_YOUR TASK_
Please return all of the records verbatim, with the pictures omitted.

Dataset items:

'''

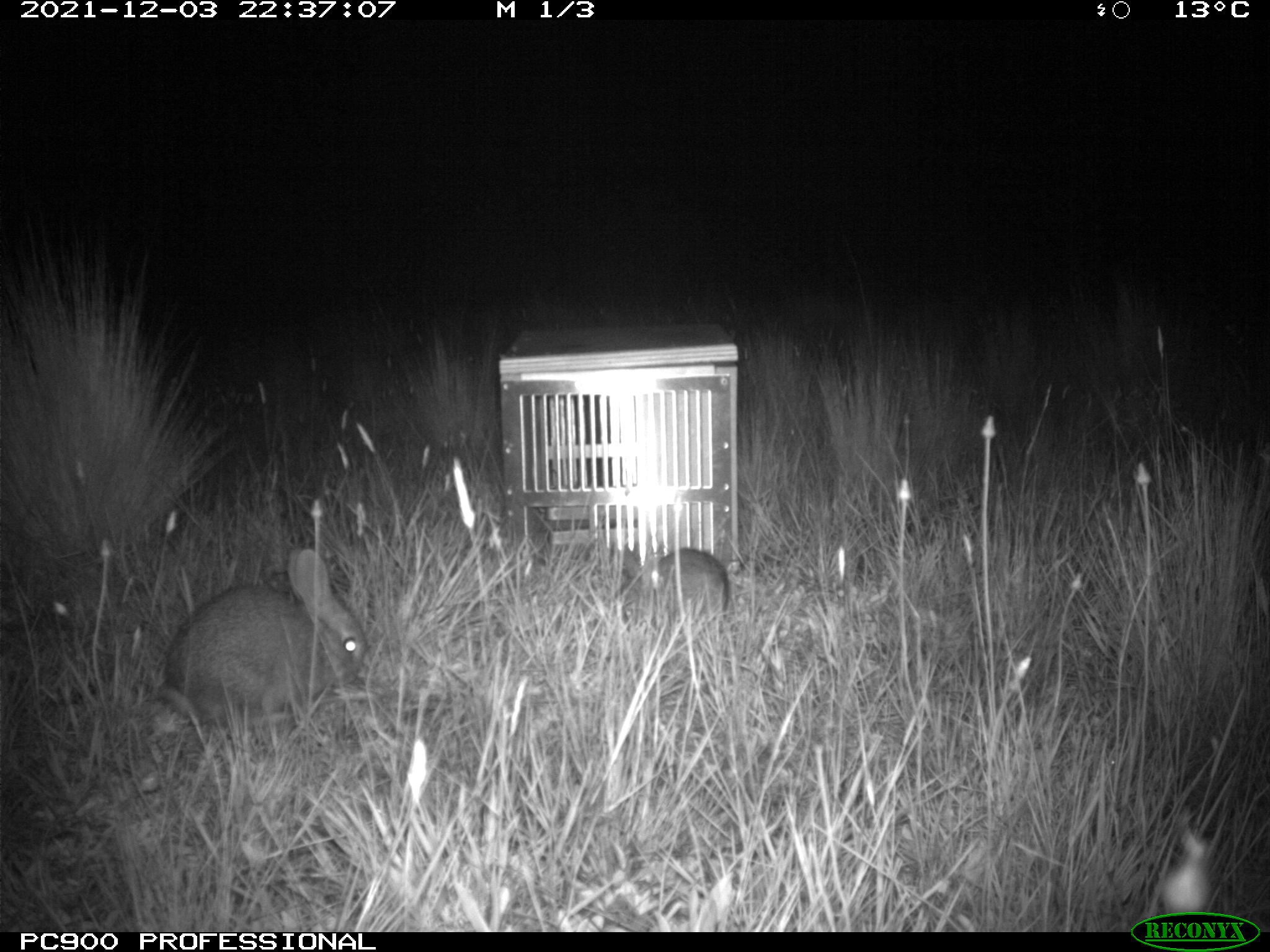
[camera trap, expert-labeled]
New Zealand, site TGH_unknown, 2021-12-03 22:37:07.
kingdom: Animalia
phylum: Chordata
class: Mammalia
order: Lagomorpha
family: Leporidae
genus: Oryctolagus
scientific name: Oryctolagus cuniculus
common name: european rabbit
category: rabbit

'''

_OUTPUT_
[camera trap, expert-labeled]
New Zealand, site TGH_unknown, 2021-12-03 22:37:07.
kingdom: Animalia
phylum: Chordata
class: Mammalia
order: Lagomorpha
family: Leporidae
genus: Oryctolagus
scientific name: Oryctolagus cuniculus
common name: european rabbit
category: rabbit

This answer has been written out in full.